Materialen

Bims-soorten

Bims is een vulkanisch gesteente, dat gekenmerkt wordt door een mate van grote porositeit. Door de grote hoeveelheid van kleine holtes in het gesteente, is het zeer licht en kunnen vele variëteiten van bims op het water blijven drijven. Bims ontstaat, wanneer bij een vulkanische uitbarsting de vloeibare lava, die een grote hoeveelheid gassen bevat, zodanig snel afkoelt dat de gasbelletjes niet tijdig kunnen ontsnappen en in het gesteente vast blijven zitten. In de oudheid werd bims gebruikt als constructie materiaal, maar ook als middel om zich te scheren. Gemalen bims werd gebruikt in cement. Vandaag de dag wordt bims veelal gebruikt  in de vorm van licht ophoogmateriaal door de grond-, weg- en waterbouw. Het lichte funderingsmateriaal is bijvoorbeeld uitermate geschikt voor aanleg van wegen, aanvulling van (riool)sleuven, voor de aanleg van sportvelden en opvulling van kruipruimten. Vooral in het westen van Nederland, waar de slappe veenbodem voor een slechte ondergrond zorgt, heeft deze lichte steensoort de voorkeur als funderingsmateriaal.

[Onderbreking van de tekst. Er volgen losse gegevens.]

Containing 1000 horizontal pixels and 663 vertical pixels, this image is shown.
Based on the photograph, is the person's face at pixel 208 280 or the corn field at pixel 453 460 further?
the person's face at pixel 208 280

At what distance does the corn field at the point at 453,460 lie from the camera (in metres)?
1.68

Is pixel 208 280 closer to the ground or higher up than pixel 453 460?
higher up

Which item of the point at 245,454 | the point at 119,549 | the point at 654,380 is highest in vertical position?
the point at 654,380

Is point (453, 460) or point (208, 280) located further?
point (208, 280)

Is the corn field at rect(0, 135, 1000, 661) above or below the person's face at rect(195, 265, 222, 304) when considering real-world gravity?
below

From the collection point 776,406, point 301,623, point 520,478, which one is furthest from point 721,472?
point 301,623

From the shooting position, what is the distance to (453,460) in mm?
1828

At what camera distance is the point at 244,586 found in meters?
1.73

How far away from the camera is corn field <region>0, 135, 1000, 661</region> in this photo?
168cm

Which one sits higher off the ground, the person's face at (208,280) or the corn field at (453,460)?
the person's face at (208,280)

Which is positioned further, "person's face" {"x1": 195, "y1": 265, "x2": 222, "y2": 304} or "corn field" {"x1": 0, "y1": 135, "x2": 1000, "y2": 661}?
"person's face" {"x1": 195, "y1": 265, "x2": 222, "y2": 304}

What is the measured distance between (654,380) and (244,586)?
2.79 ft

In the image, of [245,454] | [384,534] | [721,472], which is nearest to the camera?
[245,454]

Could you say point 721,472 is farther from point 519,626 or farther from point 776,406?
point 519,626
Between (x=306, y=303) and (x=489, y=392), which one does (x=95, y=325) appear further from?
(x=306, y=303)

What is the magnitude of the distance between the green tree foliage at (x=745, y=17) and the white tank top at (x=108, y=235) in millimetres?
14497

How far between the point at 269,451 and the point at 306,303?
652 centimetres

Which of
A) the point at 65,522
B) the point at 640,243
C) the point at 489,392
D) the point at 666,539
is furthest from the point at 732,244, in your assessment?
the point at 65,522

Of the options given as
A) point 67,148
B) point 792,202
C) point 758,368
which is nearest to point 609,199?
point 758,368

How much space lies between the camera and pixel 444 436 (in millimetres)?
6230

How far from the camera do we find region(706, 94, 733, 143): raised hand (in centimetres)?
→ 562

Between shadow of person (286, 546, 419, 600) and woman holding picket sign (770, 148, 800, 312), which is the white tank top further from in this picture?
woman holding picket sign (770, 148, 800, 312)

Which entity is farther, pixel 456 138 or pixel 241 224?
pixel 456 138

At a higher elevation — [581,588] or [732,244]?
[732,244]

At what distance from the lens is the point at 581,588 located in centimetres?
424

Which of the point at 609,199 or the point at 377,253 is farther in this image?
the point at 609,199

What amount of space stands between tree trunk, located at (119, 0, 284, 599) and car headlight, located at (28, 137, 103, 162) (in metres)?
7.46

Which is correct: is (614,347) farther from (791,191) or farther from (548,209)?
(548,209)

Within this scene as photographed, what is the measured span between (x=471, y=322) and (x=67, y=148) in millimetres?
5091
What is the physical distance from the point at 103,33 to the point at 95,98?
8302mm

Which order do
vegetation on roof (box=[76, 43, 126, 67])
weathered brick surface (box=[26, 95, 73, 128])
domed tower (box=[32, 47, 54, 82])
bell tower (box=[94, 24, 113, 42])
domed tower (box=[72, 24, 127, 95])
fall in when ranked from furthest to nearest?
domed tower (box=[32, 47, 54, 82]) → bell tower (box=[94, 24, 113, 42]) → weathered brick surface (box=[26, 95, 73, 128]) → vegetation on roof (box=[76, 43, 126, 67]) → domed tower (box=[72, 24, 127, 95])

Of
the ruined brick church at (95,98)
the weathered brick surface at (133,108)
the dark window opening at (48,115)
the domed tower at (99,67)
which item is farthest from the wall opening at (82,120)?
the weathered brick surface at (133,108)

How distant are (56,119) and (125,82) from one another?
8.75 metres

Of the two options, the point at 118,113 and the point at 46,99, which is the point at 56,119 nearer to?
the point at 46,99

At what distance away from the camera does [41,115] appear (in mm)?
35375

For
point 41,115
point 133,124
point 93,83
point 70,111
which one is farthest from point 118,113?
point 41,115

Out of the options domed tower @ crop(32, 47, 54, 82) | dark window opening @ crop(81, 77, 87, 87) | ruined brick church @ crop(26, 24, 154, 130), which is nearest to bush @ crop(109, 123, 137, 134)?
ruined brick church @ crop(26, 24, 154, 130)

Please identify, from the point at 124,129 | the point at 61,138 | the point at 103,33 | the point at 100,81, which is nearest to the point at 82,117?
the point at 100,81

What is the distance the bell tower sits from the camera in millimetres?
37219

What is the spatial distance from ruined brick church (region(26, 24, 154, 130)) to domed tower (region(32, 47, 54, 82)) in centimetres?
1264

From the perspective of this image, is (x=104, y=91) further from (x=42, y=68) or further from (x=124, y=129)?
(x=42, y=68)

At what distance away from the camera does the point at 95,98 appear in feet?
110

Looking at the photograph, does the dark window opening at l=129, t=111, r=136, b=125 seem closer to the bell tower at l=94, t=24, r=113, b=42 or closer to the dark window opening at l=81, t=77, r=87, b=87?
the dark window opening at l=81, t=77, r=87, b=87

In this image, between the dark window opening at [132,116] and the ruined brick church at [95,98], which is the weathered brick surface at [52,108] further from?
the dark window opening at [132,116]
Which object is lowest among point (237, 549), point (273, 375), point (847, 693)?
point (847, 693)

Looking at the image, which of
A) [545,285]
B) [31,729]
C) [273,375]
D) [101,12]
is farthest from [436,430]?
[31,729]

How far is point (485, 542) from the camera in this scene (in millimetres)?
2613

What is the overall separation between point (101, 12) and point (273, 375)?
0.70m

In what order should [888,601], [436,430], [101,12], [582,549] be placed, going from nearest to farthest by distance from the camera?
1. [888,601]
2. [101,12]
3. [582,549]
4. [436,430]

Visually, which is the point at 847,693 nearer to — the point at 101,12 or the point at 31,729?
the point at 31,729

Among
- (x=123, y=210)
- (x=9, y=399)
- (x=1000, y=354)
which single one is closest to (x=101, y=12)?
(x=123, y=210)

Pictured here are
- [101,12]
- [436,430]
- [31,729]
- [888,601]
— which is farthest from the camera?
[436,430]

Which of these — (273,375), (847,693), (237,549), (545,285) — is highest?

Er zijn verschillende soorten bims, afhankelijk van waar de bims gewonnen wordt: Yalibims komen van het Griekse eiland Yali, op circa 30 kilometer van het bekende eiland Kos. De zogenaamde Duitse bims worden gewonnen in de Eifel. Versloot-Van Wingerden B.V. levert naast de Yalibims ook de Duitse bims, ook wel Korreth-bims of Vulkaan-bims genoemd.


Yalibims

De Yalibims worden in de regel geleverd in de grootte van 0/16 mm of 0/31,5 mm. Het is een licht funderingsmateriaal met een grote waterdoorlatendheid.


Duitse bims

Versloot-Van Wingerden levert de Korreth-bims en de Vulkaan-bims wanneer het om Duitse bims gaat. Deze hebben normaliter de grootte van 0/16 mm. Duitse bims hebben in de regel een iets hoger gewicht dan Yalibims.


Flugzand

Flugzand is een zandsoort met een zeer lage dichtheid. Het is gemakkelijk te verwerken en transport kan zonder problemen over het materiaal heen plaatsvinden. Het wordt gebruikt onder wegen, sportvelden, parkeerplaatsen, in leidingsleuven, als tijdelijke rijbanen, achter damwanden, in sloten en vaarten en als kernmateriaal in rivierdijken.